_Document excerpt:_
□ □ □

I would strongly recommend using ecs/fargste unless you have a good reason to be getting into ec2s. Even for stateful services, the overhead is sooo much lower

Max13:06:02

If you need a persistent file system you can just stick efs on it

Martynas Maciulevičius13:06:10

I was considering EC2 but you misunderstood. I'll take Fargate. No. It's all in memory.

Max13:06:33

Aaahhh ok got it.

Martynas Maciulevičius13:06:40

It's actually more complicated than that. But this is the deployment bit. The app bit is more complicated because I'll have to do a consensus algorithm. That's going to be fun. But I want to not limit myself with this deployment. Maybe I'm stupid enough to try it 😄 I hope that's probably a good thing...

Max13:06:46

As for deployments I tend to tell terraform to ignore all of or part of the task definition, and deploy by changing the TD. You could even do that manually initially

Max13:06:14

So same thing as above with an asg

Martynas Maciulevičius13:06:59

Yes, I could do the ASG manually when I'll have it. 😄 But I was suggested to not bother with UI and go with terraform. So I'm trying to do it this way. Maybe it will be alright.

Martynas Maciulevičius13:06:33

What's actually more interesting is how will I assign different IPs to my backends when I'll redeploy the same infra :thinking_face: And how will the already deployed backends know about these new backends :thinking_face: Maybe that could mean that I can only deploy without recreating the ASG.

□ □ □

_Supplied material:_

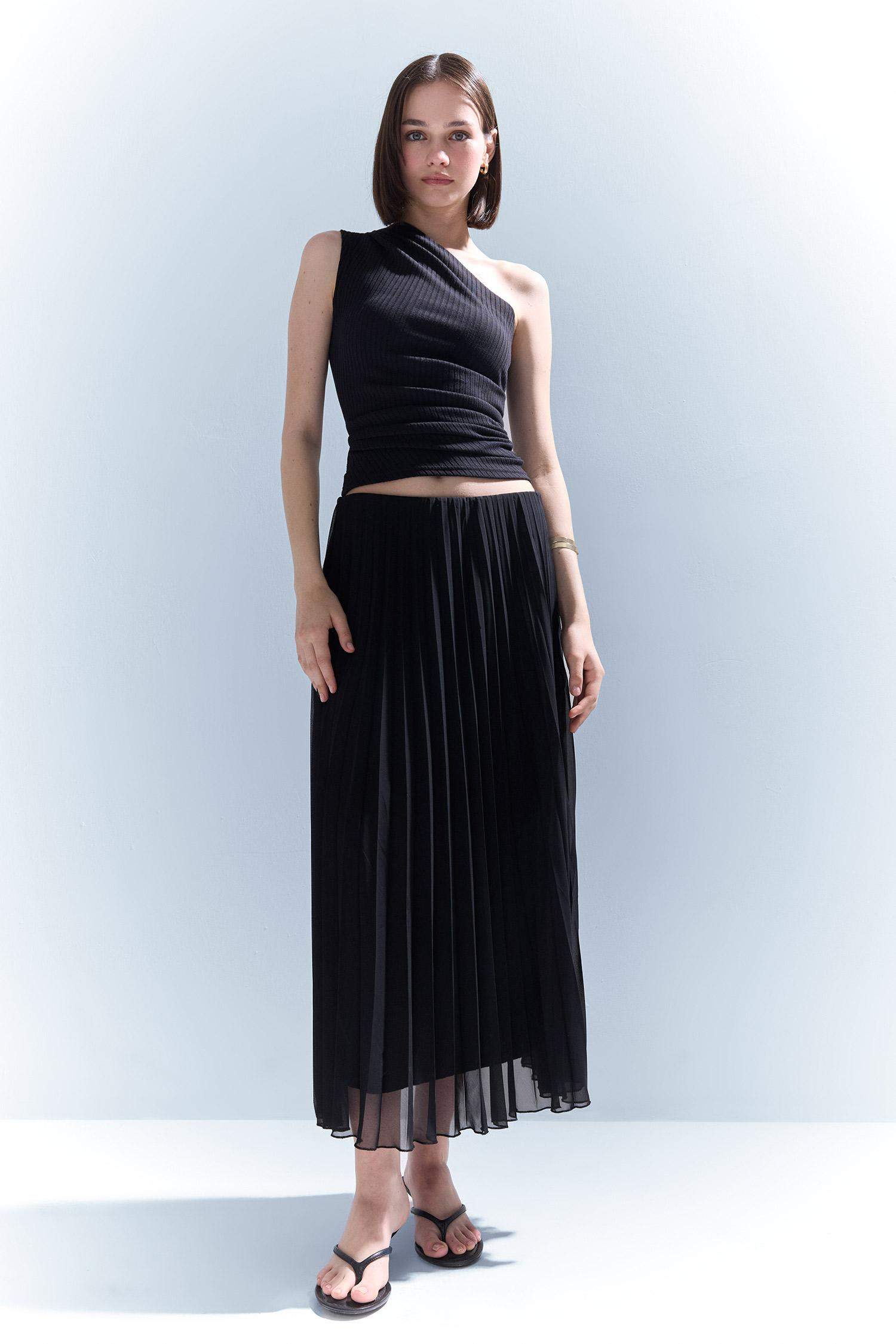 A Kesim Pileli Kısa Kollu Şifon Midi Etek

□ □ □

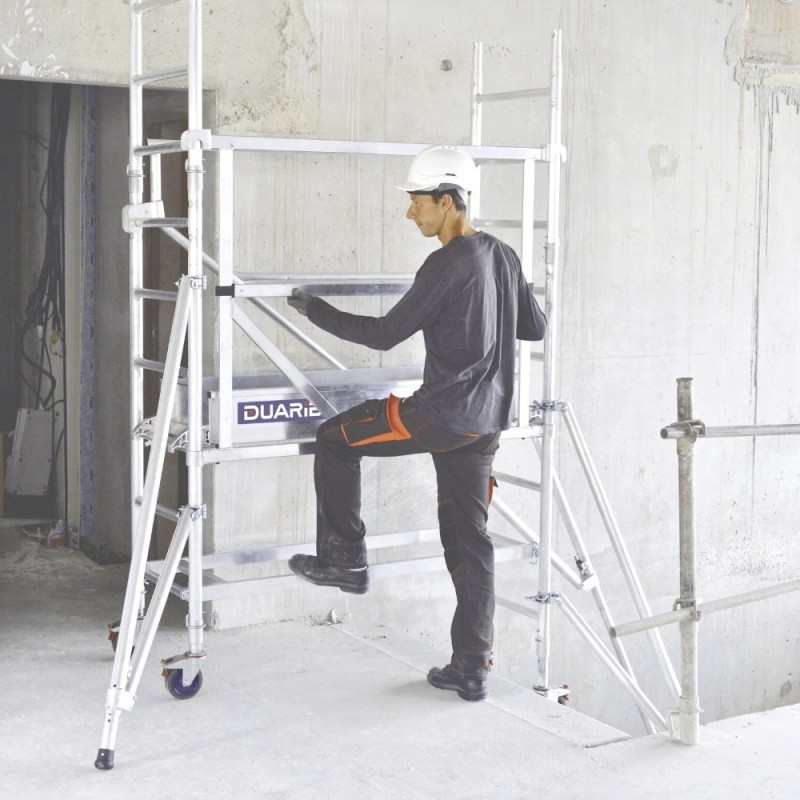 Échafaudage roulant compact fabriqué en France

□ □ □

From the Fargate deployment chat, extract the passage starting at "It's actually more" and ending at "a good thing...". None of the material above is needed here.

It's actually more complicated than that. But this is the deployment bit. The app bit is more complicated because I'll have to do a consensus algorithm. That's going to be fun. But I want to not limit myself with this deployment. Maybe I'm stupid enough to try it 😄 I hope that's probably a good thing...